DEV Community

Zain Ul Abideen Rizvi
Zain Ul Abideen Rizvi

Posted on • Originally published at zainulabideenrizvi.hashnode.dev

I Built AI Smart Glasses That Respond in Under 2 Seconds — Here's How

Real-time voice + vision pipeline using Groq, Whisper, and gTTS on a budget


I got tired of watching expensive AI glasses demos that cost $500+ and still have a 5-second lag before they respond.

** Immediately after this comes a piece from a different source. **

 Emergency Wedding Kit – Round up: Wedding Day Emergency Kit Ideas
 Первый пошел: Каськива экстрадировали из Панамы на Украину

So I built my own — and got the full voice + vision pipeline under 2 seconds end-to-end.

This post covers the exact architecture, the bottlenecks I hit, and what actually made the difference in latency.


What It Does

You put on the glasses, ask a question out loud, and within 2 seconds you get a spoken response — based on both what you said and what the camera sees.

Example: "What's written on this sign?" → glasses see the sign → AI reads it → speaks the answer in your ear.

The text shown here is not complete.